Finally, participants were fully informed about the procedure and purpose of the experiment, reimbursed for their time, and were also paid the money that they had “won” during the card game (£3.60).
Experimental stimulus delivery
Custom software was written in Visual Basic version 6.0 (Microsoft, Redmond, WA). Stimuli were back projected onto a translucent screen positioned within the bore of the magnet behind each subject's head, visible in a mirror placed just above each subject's head. Subjects also wore magnet-compatible, high-fidelity electrostatic earphones, mounted in sound-attenuating ear defenders (Palmer et al., 1998).

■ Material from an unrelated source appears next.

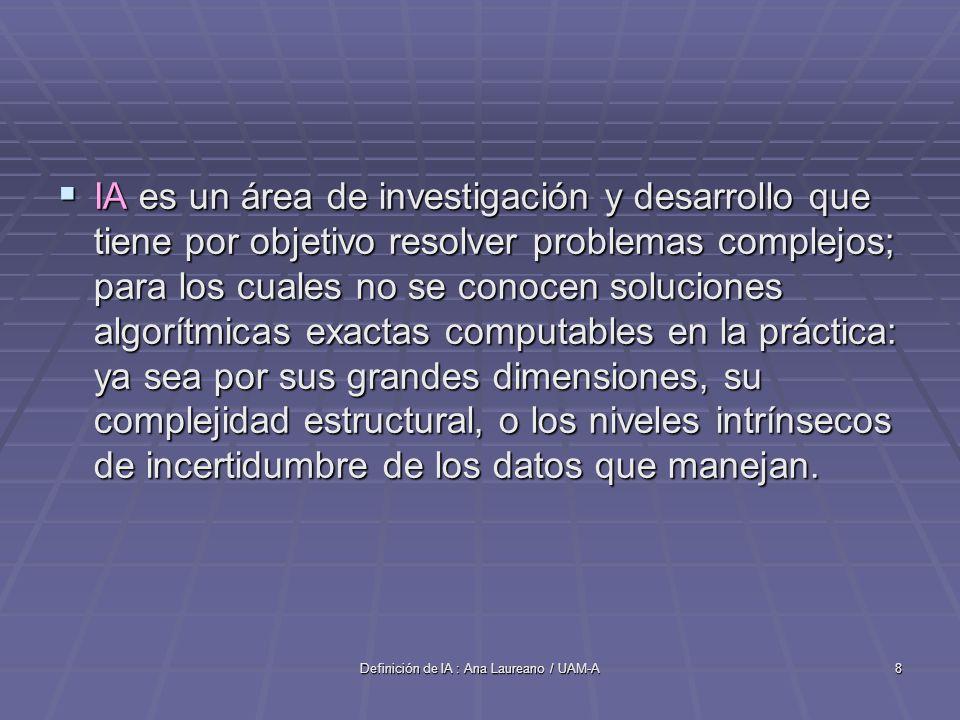 Definición de IA : Ana Laureano / UAM-A8 IA es un área de investigación y desarrollo que tiene por objetivo resolver problemas complejos; para los cua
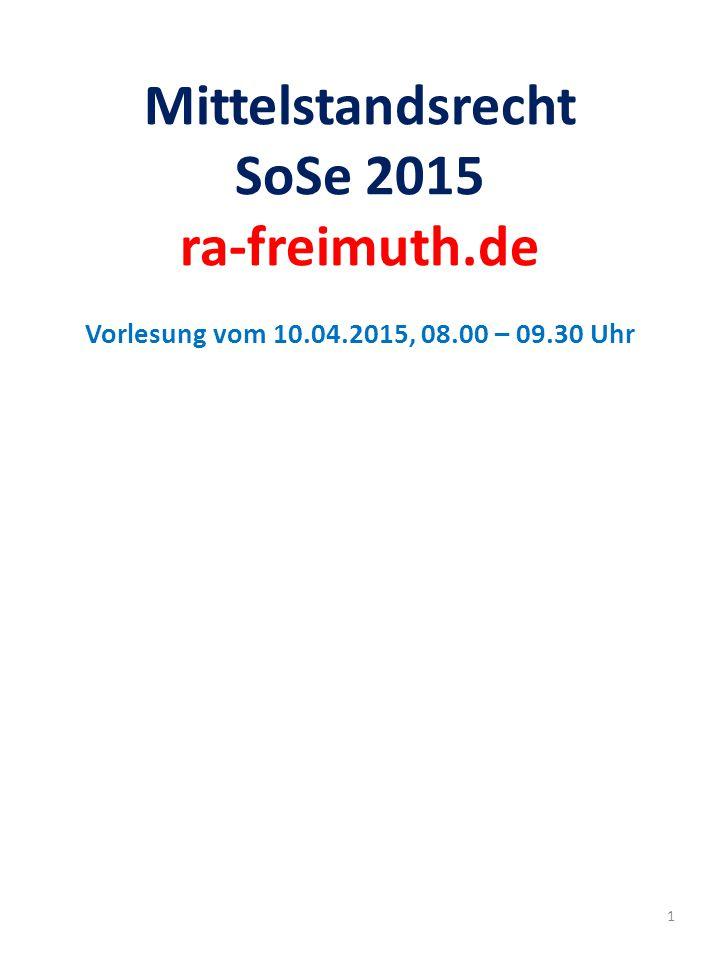Mittelstandsrecht SoSe 2015 ra-freimuth.de Vorlesung vom 10.04.2015, 08.00 – 09.30 Uhr 1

Imaging data were collected using a 3 tesla Bruker MedSpec MR system (Ettlingen, Germany). Gradient echo T2*-weighted echo planar images (EPIs) were acquired continuously during conditioning and judgment, with a repetition time of 3 s. Whole-brain volumes of 21 slices (4 mm thick, with a 1 mm interslice gap and an in-plane resolution of 1.95 × 1.95) were collected in an axial-oblique orientation, angled slightly away from the eyes. In addition, gradient-echo non-EP magnetic-field map images were acquired to calculate the deviations of the magnetic field from the desired homogenous field. This information was used to geometrically undistort the EPIs. Finally, a T1-weighted high-resolution anatomical scan of each volunteer was acquired. The start of each run was synchronized with the onset of scanning. The first six EPIs in each session were discarded to avoid T1 equilibrium effects.
fMRI data were preprocessed and analyzed using statistical parametric mapping 99 (SPM99) (Wellcome Department of Cognitive Neurology, London, UK) and statistical nonparametric mapping (SnPM) (Nichols and Holmes, 2002).
Before analysis, images were corrected for slice timing, using the first slice of each scan as a reference. To correct for motion, images were realigned with respect to the first image, and a mean realigned image was created. EPIs were then geometrically undistorted using field maps (Cusack et al., 2003), followed by spatial normalization to the standard Montreal Neurological Institute (Montreal, Quebec, Canada) (International Consortium for Brain Mapping 152) EPI template. To prevent the normalization from being influenced by areas of signal dropout, a mask was applied to areas in which dropout was observed in the mean EPI images during the calculation of normalization parameters. Finally, our data were spatially smoothed using a 10 mm (full-width at half-maximum) Gaussian kernel.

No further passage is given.